*** Records shown

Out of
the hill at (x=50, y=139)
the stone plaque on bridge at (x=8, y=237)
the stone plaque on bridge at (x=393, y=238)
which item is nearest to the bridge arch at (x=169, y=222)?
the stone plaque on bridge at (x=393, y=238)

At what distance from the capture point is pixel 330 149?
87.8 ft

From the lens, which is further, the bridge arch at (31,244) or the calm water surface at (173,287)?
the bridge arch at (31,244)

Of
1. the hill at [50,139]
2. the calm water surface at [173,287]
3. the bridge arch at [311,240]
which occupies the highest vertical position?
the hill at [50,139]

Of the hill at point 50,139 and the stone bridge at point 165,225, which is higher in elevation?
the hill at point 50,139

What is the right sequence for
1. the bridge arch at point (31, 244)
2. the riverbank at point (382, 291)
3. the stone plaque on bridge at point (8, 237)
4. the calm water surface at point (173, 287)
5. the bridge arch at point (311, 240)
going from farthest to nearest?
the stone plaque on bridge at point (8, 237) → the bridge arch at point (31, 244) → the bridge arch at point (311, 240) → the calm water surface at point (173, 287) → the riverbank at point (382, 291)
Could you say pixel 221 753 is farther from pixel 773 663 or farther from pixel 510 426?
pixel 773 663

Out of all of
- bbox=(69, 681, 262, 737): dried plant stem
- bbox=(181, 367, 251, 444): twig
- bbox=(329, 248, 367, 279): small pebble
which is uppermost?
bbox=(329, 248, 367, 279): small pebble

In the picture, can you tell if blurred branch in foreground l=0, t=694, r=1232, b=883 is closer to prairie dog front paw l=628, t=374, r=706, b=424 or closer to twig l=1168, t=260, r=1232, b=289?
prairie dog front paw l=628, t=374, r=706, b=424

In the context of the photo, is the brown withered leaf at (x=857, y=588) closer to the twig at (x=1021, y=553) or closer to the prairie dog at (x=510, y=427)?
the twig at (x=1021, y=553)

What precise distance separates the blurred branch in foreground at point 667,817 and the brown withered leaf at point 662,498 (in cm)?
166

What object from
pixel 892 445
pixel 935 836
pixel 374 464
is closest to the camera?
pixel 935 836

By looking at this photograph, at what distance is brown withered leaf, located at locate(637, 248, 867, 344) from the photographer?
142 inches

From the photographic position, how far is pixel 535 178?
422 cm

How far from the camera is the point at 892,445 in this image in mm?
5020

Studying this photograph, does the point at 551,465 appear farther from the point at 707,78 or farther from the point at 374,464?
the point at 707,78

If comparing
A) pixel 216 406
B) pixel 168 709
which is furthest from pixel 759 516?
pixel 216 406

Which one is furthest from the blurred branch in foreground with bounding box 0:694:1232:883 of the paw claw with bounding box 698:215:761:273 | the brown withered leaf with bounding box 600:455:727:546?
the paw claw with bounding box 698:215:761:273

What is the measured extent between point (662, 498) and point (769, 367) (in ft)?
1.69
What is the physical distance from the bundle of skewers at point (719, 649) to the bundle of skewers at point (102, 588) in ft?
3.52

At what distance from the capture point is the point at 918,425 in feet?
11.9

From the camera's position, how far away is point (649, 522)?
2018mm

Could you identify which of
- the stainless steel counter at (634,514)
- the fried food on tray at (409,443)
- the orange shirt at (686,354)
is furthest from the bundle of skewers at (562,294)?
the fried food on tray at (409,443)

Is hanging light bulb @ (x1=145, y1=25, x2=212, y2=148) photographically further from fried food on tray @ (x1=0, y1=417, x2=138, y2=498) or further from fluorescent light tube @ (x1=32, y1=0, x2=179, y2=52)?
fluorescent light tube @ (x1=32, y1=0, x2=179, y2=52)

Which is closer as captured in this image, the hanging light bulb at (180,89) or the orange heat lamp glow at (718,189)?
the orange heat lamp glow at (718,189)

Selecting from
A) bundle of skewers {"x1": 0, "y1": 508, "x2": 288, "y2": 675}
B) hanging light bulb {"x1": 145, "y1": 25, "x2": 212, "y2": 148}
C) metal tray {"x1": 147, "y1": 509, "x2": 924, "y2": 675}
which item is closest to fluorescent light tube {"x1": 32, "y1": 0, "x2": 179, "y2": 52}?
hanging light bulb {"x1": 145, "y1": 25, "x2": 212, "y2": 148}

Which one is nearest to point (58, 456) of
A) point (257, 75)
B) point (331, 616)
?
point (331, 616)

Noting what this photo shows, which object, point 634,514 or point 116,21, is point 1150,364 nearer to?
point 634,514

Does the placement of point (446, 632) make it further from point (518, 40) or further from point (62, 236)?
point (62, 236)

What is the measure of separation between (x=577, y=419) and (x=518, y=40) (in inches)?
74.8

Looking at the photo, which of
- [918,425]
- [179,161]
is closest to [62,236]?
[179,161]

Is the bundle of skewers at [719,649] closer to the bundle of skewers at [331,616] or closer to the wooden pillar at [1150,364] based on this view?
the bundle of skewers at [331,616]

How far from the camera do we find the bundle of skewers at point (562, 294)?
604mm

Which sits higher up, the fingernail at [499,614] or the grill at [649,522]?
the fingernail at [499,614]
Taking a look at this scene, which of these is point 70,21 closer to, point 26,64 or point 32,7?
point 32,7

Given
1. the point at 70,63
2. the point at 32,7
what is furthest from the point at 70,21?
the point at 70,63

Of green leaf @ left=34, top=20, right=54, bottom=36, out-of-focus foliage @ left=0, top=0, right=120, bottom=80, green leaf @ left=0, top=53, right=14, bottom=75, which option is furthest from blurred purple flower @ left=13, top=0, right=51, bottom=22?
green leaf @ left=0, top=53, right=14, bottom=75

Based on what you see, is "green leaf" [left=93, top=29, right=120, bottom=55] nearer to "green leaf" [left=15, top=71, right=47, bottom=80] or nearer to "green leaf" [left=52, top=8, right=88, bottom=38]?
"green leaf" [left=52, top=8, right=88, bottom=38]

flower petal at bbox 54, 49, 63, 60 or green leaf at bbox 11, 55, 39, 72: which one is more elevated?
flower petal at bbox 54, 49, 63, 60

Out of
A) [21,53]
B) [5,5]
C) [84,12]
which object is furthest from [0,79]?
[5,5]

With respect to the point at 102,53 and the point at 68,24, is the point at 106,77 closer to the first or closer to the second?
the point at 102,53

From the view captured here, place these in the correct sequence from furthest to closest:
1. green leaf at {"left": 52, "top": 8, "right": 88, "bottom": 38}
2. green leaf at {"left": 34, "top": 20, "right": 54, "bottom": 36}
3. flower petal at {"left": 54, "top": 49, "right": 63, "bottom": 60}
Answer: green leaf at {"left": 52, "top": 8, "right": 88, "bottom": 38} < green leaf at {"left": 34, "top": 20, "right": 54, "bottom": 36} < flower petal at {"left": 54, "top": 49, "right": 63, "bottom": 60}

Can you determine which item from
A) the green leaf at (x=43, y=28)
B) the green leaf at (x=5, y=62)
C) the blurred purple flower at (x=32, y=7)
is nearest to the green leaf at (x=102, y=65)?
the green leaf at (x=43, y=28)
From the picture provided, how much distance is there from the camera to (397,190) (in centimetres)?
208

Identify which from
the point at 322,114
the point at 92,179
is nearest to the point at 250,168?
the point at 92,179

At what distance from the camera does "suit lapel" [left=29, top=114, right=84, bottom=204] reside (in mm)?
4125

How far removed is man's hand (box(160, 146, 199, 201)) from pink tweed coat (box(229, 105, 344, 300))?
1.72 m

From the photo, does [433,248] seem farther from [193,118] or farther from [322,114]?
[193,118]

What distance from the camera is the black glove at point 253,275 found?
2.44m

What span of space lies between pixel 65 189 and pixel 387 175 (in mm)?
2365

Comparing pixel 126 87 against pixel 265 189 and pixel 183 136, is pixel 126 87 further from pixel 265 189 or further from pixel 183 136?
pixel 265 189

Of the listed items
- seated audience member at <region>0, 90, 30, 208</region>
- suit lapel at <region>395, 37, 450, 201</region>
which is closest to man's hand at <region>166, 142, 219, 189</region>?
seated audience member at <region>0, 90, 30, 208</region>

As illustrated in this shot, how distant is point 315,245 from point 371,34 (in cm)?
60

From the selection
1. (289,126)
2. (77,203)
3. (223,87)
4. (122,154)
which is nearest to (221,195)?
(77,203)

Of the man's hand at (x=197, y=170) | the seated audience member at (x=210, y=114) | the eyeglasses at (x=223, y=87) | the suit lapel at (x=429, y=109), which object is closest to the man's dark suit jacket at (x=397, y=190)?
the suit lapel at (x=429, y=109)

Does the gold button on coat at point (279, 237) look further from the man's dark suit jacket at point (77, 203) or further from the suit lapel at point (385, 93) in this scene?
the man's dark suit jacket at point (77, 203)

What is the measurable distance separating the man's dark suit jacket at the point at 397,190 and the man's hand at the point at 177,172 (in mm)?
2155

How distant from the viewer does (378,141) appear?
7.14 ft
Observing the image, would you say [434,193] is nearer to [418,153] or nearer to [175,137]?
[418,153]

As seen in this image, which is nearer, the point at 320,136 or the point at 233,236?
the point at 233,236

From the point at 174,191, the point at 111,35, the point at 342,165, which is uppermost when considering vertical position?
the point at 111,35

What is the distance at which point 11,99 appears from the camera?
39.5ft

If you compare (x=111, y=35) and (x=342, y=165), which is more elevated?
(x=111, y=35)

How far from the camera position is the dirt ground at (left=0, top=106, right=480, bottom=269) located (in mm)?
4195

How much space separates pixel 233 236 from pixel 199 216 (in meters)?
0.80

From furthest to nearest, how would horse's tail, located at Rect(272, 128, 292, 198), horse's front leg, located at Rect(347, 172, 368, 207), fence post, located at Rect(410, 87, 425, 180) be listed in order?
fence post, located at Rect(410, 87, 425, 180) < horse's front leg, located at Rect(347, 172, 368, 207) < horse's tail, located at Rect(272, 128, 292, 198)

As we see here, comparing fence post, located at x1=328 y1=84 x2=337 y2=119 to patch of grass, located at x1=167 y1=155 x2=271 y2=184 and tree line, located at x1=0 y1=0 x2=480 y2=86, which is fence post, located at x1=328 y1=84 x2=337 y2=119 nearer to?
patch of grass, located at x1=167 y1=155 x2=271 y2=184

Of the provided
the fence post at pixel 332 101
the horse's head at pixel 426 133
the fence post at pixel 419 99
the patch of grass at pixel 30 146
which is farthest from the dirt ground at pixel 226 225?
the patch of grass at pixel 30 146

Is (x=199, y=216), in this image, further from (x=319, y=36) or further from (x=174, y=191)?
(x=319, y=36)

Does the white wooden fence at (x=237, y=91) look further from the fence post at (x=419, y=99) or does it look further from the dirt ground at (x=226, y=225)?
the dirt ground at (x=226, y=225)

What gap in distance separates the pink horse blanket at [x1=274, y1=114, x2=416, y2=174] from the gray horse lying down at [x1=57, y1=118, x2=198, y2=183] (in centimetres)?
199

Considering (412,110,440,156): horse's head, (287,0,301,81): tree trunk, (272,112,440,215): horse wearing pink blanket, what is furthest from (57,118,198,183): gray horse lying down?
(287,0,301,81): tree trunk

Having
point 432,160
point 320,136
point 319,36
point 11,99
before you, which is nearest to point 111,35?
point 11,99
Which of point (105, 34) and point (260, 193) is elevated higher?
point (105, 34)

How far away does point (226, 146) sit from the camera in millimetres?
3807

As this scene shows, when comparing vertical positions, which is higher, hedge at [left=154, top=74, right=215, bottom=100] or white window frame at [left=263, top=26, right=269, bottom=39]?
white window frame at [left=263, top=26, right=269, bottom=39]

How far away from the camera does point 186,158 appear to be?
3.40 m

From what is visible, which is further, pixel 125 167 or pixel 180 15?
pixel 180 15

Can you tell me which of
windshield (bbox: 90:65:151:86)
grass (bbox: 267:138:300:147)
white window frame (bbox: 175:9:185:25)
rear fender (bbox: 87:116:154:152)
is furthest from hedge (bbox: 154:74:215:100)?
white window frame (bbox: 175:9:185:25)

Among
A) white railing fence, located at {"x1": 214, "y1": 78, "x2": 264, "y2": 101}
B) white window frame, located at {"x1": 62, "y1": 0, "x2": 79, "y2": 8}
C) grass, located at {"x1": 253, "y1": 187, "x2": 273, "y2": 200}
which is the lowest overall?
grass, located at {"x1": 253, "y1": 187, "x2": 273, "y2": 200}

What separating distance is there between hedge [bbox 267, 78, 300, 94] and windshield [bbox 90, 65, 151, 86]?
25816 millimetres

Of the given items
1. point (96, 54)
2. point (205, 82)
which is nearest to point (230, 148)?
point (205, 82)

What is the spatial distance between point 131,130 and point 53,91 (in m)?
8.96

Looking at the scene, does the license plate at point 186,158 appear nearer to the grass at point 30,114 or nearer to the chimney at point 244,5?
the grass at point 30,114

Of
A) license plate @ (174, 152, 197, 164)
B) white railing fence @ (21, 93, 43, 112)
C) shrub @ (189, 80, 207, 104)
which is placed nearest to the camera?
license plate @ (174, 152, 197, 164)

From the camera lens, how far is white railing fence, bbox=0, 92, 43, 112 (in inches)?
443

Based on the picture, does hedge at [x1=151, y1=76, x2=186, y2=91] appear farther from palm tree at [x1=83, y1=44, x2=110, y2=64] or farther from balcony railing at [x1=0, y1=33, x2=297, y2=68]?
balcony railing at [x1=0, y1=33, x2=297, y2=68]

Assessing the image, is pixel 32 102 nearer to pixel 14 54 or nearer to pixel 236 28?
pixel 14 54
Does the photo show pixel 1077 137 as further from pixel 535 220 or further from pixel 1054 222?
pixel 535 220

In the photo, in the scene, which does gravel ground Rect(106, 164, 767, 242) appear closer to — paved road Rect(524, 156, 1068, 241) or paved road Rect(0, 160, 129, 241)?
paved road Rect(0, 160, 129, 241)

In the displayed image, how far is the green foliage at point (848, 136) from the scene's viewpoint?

******

◆ Exercise task
Please output the records starting with the line that contains "How far away does" and going on through the line that contains "25816 millimetres", both included, as a JSON list of strings with one string per line. Leave out blank lines.

◆ Answer to the exercise
[
  "How far away does point (226, 146) sit from the camera in millimetres?",
  "3807",
  "As this scene shows, when comparing vertical positions, which is higher, hedge at [left=154, top=74, right=215, bottom=100] or white window frame at [left=263, top=26, right=269, bottom=39]?",
  "white window frame at [left=263, top=26, right=269, bottom=39]",
  "How far away from the camera does point 186,158 appear to be?",
  "3.40 m",
  "From what is visible, which is further, pixel 125 167 or pixel 180 15?",
  "pixel 180 15",
  "Can you tell me which of",
  "windshield (bbox: 90:65:151:86)",
  "grass (bbox: 267:138:300:147)",
  "white window frame (bbox: 175:9:185:25)",
  "rear fender (bbox: 87:116:154:152)",
  "is furthest from hedge (bbox: 154:74:215:100)?",
  "white window frame (bbox: 175:9:185:25)",
  "Among",
  "A) white railing fence, located at {\"x1\": 214, \"y1\": 78, \"x2\": 264, \"y2\": 101}",
  "B) white window frame, located at {\"x1\": 62, \"y1\": 0, \"x2\": 79, \"y2\": 8}",
  "C) grass, located at {\"x1\": 253, \"y1\": 187, \"x2\": 273, \"y2\": 200}",
  "which is the lowest overall?",
  "grass, located at {\"x1\": 253, \"y1\": 187, \"x2\": 273, \"y2\": 200}",
  "What separating distance is there between hedge [bbox 267, 78, 300, 94] and windshield [bbox 90, 65, 151, 86]?",
  "25816 millimetres"
]